Thank you. We have three questions left; Ben Bradshaw, Jonathan Reynolds and then Chris Bryant.
Archbishop, you referred earlier to marriage being an institution that went back millennia, exclusively between a man and a woman. Have you studied the tradition of same-sex unions going back millennia, including those conducted by the early Church?
One of the themes that seems to be coming out of the evidence sessions that we have held this morning, has been how we will address some of the anomalies that might be created by the Bill. Therefore, what would be your view on any amendments that changed the legal definition of adultery or non-consummation of a marriage as grounds for divorce? Accordingly, what would be your view on any amendment that extended civil partnerships to heterosexual couples?
Archbishop Smith, in relation to the transgender provisions in the Bill and to pick up a point made earlier by the hon. Member for Stretford and Urmston, you indicated that the person changing gender would be legally married but questioned whether it would be possible to do that. Can you tell me whether that person and that couple would still be treated as part of the Catholic community and welcomed with dignity and respect?
Archbishop Peter Smith: They would certainly be part of the Catholic community, but we would not approve—the Church teaches clearly that you cannot change gender. I know that that is not the current mores out in secular society. As a priest or bishop, if somebody came along and said that they had changed their gender, I would have to say to them from the Church’s point of view, “You cannot get married.”
But your point earlier was that you would none the less welcome them with respect and dignity.
I was interested to hear you state explicitly earlier that marriage is always between a man and a woman, and just now, you answered the right hon. Member for Exeter.
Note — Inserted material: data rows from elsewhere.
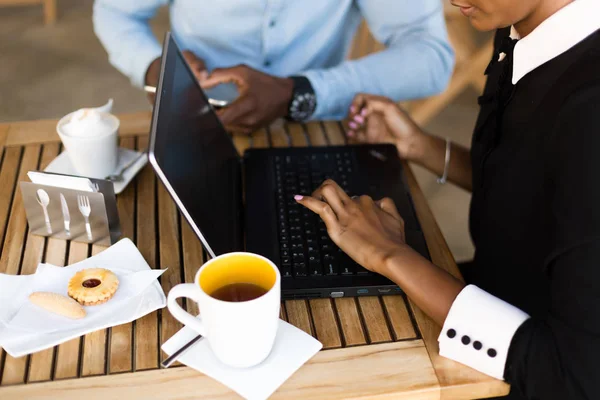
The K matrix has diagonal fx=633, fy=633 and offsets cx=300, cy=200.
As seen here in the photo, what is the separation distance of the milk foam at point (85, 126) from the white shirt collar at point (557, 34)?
669 mm

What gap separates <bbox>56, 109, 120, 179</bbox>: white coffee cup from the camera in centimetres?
103

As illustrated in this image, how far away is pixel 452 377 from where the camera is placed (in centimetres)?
77

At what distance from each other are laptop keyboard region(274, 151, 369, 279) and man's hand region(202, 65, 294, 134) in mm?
150

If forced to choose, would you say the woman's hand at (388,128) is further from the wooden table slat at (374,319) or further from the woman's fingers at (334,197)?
the wooden table slat at (374,319)

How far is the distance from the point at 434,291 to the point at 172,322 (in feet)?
1.13

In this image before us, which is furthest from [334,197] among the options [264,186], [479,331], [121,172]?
[121,172]

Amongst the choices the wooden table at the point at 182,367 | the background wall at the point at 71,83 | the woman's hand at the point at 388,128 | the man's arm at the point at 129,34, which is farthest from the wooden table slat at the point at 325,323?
the background wall at the point at 71,83

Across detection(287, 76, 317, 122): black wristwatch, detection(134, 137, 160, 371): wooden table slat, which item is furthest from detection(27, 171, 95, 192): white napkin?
detection(287, 76, 317, 122): black wristwatch

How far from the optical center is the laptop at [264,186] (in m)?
0.87

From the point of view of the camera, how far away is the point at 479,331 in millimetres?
792

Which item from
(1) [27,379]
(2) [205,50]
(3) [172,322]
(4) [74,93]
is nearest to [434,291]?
(3) [172,322]

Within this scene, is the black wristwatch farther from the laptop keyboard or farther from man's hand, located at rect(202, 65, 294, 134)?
the laptop keyboard

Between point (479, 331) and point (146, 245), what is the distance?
500mm

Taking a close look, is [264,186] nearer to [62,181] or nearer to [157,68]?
[62,181]
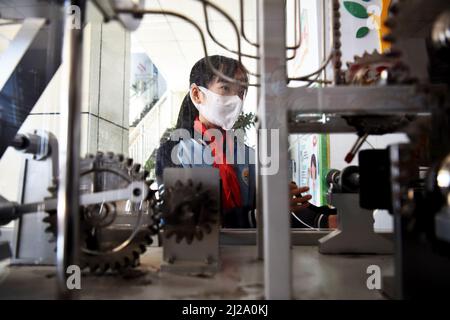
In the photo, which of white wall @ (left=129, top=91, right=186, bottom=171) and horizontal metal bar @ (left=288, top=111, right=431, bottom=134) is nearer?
horizontal metal bar @ (left=288, top=111, right=431, bottom=134)

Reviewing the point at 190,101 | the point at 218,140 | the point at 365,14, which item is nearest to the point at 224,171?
the point at 218,140

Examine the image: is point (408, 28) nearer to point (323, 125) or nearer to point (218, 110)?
point (323, 125)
I can certainly recall being taught at school that three Roman emperors married other men, but why did the Theodosian penal code of 340 AD explicitly ban same-sex marriage on pain of death if it had not been happening at all?
It is a brilliant question, but it has nothing to do with the Bill.
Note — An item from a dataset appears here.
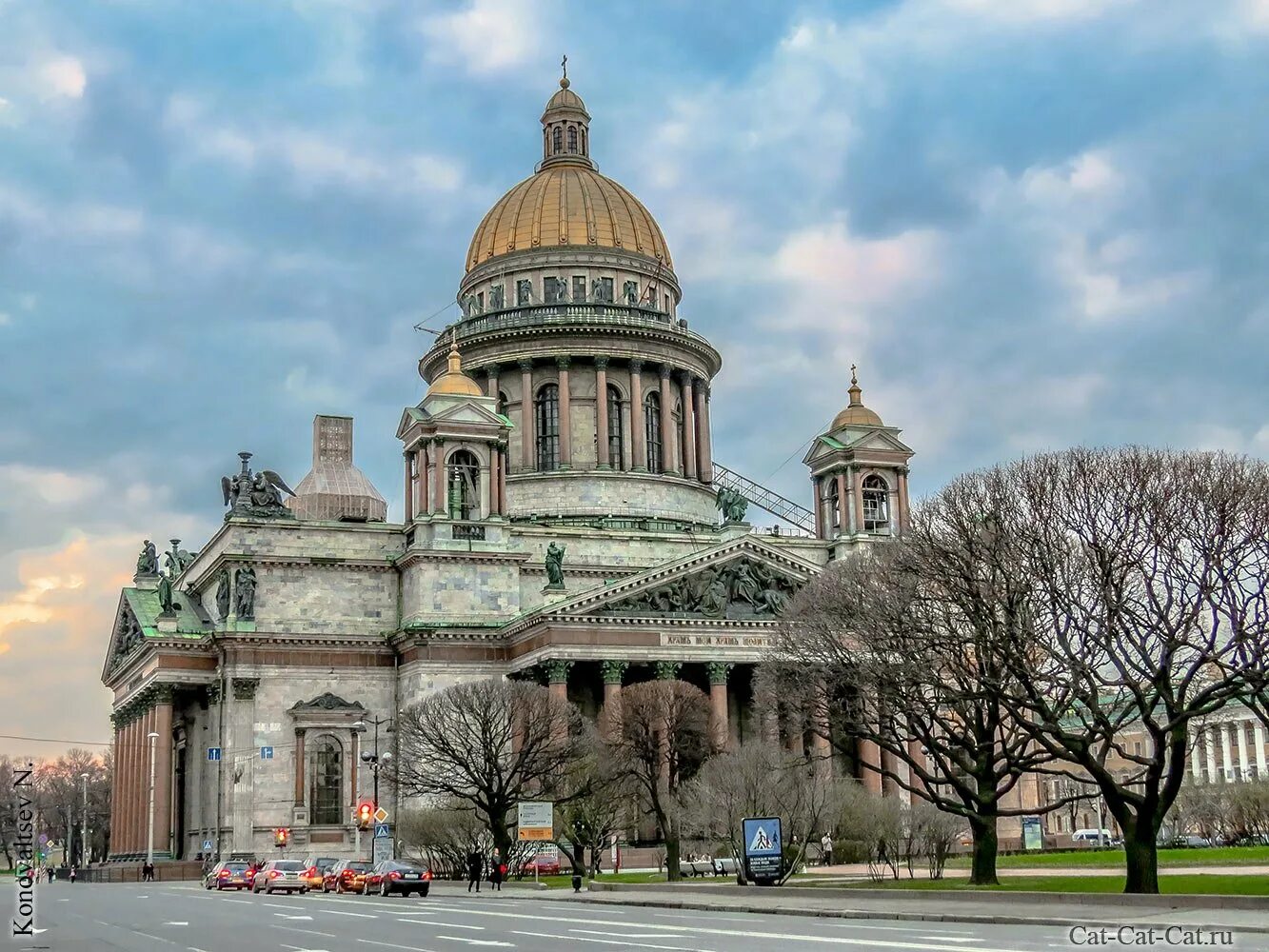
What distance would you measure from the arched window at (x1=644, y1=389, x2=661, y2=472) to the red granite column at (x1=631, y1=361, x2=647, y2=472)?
1008 millimetres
I am sorry, but I am afraid I disagree with how you are chairing this, Mr Streeter.
Bishop, it seems slightly odd that you have been asked about adultery but said that the Church has no position on adultery, and you have no view on the historic teaching of the patristic fathers. In your evidence, you personally said that you have moral objections to the Bill, but you have not yet articulated them. Would you like to do so?
Archbishop Peter Smith: This is what I cannot understand. We have said right from the start that historically, marriage has always been between a man and a woman, for obvious reasons. A man and a woman have complementary genders. They are designed to come together in a loving partnership. Their love for each other issues, in ordinary circumstances, in the production of new life. It is that context—that loving relationship for life of husband and wife, mother and father—that all the social reports of recent years say is the best environment in which to bring up children. A psychologist will say that we as children need that complementary relationship looking after us.
So as a moral argument, then, the marriage of the Prince of Wales while his wife’s partner is still alive—both of them being divorcees—is immoral?
So it is immoral?
Thank you very much, Archbishop, and your team, for your answers. That concludes our session for now. We are very grateful to you for coming, and we appreciate your answers.
We will suspend the hearing for 10 minutes for a pit-stop. We will start again at 10.29 sharp.